-------- DATA PROVIDED --------

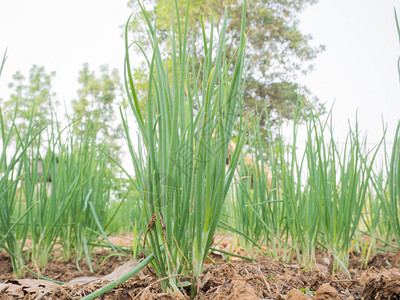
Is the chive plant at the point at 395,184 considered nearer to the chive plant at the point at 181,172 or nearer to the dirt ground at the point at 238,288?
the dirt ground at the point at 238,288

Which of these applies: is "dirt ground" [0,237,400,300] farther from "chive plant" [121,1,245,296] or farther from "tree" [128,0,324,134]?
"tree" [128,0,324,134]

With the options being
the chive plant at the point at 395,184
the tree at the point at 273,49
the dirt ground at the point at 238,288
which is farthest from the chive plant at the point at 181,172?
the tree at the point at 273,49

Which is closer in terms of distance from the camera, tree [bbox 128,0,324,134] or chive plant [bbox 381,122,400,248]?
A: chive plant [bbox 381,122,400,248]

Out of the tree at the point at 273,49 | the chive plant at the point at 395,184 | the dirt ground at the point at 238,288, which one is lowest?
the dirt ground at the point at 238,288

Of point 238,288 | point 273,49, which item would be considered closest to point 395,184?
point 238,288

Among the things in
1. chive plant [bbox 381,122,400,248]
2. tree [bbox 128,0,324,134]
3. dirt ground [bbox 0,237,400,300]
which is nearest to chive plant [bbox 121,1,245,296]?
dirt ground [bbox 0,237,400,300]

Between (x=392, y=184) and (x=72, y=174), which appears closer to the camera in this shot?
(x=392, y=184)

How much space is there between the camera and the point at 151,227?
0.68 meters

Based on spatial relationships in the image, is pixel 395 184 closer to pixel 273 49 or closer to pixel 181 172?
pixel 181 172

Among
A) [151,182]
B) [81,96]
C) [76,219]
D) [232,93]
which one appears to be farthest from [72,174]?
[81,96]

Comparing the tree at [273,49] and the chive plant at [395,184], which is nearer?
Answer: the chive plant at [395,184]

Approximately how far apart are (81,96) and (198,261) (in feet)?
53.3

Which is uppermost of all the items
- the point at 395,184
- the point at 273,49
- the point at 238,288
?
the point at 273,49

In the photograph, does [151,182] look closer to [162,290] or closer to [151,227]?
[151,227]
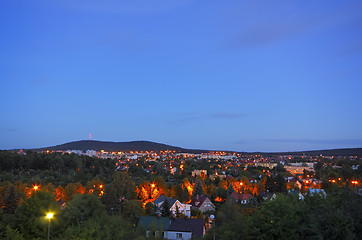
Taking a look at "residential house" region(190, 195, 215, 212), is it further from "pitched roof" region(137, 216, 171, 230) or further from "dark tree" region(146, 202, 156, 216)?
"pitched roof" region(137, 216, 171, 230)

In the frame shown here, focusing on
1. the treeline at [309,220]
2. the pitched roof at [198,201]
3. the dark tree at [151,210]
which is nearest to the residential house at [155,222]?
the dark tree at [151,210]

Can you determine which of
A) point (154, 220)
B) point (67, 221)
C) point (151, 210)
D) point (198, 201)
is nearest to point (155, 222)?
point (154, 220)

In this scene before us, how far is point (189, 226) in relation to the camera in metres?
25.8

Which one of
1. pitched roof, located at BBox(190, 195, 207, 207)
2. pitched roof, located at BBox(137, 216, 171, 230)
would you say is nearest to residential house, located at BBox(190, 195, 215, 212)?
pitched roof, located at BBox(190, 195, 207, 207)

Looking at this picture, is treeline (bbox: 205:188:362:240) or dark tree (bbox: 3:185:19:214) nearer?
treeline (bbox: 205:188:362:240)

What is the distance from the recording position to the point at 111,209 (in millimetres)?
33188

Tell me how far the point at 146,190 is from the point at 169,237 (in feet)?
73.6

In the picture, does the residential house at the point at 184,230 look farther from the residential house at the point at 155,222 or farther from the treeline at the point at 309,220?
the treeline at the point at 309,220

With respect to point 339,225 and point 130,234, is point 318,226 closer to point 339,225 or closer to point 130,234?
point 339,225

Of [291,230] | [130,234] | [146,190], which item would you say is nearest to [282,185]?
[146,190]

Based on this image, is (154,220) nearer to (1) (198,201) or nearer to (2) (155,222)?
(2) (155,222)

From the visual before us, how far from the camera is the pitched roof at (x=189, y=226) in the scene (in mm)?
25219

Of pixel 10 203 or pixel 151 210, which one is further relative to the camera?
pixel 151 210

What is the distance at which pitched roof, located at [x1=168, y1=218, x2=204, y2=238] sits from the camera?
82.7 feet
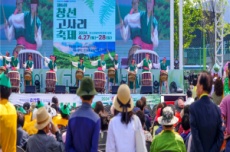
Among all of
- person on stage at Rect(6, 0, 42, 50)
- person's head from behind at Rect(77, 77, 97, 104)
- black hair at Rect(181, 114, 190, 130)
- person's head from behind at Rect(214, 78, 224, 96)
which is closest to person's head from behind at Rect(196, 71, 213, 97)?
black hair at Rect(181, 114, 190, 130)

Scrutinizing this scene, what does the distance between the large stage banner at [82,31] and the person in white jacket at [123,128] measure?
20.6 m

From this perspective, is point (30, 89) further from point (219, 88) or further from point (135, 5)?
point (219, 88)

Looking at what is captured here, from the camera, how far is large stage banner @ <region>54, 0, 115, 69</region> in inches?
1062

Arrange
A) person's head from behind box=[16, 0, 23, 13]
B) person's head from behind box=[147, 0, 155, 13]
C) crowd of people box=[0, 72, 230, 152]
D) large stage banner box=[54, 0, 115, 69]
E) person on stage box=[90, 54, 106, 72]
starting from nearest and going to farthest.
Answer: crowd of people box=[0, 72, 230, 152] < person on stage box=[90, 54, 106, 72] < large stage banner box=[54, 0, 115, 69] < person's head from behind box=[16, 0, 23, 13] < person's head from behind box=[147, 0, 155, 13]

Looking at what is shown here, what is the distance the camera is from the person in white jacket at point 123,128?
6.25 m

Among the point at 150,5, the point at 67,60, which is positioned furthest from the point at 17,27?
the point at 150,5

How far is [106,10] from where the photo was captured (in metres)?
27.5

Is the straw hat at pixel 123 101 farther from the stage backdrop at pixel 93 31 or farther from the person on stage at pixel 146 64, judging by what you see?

--------

▸ TO BE DONE
Please render the lines from the beginning through the line containing "A: chive plant [bbox 381,122,400,248]" as a two-column CSV with the columns text and answer. Give each one its own row, with its text and its answer each in one quoted field, line breaks turned into spaces, and the pictures left out.

▸ RESULT FOR THIS TASK
text,answer
"Is the chive plant at the point at 395,184 considered nearer to the chive plant at the point at 181,172 or nearer to the dirt ground at the point at 238,288?","the dirt ground at the point at 238,288"
"Which of these applies: is ""dirt ground"" [0,237,400,300] farther from ""chive plant"" [121,1,245,296] or farther from ""tree"" [128,0,324,134]?","""tree"" [128,0,324,134]"
"With the options being the chive plant at the point at 395,184 the tree at the point at 273,49 the dirt ground at the point at 238,288 which is farthest from the chive plant at the point at 181,172?","the tree at the point at 273,49"
"Which is closer in terms of distance from the camera, tree [bbox 128,0,324,134] or chive plant [bbox 381,122,400,248]?","A: chive plant [bbox 381,122,400,248]"